**WHAT TO PRODUCE**
Please find the lines in the following records that hold "pričvrsni", and copy them.

Page-level text extractions
----

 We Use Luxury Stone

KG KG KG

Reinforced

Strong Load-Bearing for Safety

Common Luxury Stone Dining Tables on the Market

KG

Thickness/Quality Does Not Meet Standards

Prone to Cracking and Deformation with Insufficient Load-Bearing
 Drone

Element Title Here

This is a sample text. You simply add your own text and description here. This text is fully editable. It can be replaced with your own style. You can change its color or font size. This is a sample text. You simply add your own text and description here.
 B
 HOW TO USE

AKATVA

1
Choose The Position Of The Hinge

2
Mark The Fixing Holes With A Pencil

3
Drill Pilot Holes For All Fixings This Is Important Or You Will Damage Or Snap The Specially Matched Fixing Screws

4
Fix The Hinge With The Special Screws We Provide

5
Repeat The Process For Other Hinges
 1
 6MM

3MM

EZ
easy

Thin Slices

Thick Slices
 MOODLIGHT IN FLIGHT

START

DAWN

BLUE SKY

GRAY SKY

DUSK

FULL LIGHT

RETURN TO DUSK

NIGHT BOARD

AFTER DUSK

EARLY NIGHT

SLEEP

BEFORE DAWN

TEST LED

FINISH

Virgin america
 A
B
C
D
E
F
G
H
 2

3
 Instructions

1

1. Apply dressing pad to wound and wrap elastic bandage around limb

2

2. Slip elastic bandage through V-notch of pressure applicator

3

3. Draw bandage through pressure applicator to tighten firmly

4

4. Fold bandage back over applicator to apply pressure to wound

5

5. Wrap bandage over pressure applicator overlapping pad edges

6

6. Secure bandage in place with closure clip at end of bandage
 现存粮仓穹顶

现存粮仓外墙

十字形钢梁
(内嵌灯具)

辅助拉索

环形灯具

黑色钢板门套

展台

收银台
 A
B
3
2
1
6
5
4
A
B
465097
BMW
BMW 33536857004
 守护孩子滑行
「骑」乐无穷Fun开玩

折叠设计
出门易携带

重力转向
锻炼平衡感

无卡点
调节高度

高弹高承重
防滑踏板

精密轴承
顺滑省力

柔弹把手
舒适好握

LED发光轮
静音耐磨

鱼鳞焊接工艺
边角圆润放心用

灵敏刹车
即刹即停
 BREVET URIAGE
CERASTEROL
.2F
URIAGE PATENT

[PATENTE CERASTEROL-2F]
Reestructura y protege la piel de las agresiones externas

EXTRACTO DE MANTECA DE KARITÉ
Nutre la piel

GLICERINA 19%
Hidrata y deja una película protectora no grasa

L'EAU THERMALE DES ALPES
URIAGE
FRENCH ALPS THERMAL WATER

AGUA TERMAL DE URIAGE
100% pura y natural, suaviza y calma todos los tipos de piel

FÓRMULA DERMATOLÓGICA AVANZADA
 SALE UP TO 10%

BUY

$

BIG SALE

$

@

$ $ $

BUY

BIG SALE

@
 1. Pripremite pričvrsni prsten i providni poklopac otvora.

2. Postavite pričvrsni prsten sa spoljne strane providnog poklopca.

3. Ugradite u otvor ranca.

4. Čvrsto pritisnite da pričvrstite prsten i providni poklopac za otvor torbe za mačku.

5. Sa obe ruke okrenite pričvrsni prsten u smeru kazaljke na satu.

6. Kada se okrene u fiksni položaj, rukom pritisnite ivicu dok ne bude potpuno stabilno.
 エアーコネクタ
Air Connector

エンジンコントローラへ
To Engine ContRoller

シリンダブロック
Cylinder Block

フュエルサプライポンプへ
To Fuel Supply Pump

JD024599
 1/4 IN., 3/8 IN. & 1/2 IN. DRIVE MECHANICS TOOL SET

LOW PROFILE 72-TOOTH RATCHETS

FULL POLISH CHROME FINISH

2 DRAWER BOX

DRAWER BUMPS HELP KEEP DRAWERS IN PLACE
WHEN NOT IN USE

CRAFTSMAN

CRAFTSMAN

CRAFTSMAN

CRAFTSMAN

----

**ANSWER BOX**
 1. Pripremite pričvrsni prsten i providni poklopac otvora.
2. Postavite pričvrsni prsten sa spoljne strane providnog poklopca.
5. Sa obe ruke okrenite pričvrsni prsten u smeru kazaljke na satu.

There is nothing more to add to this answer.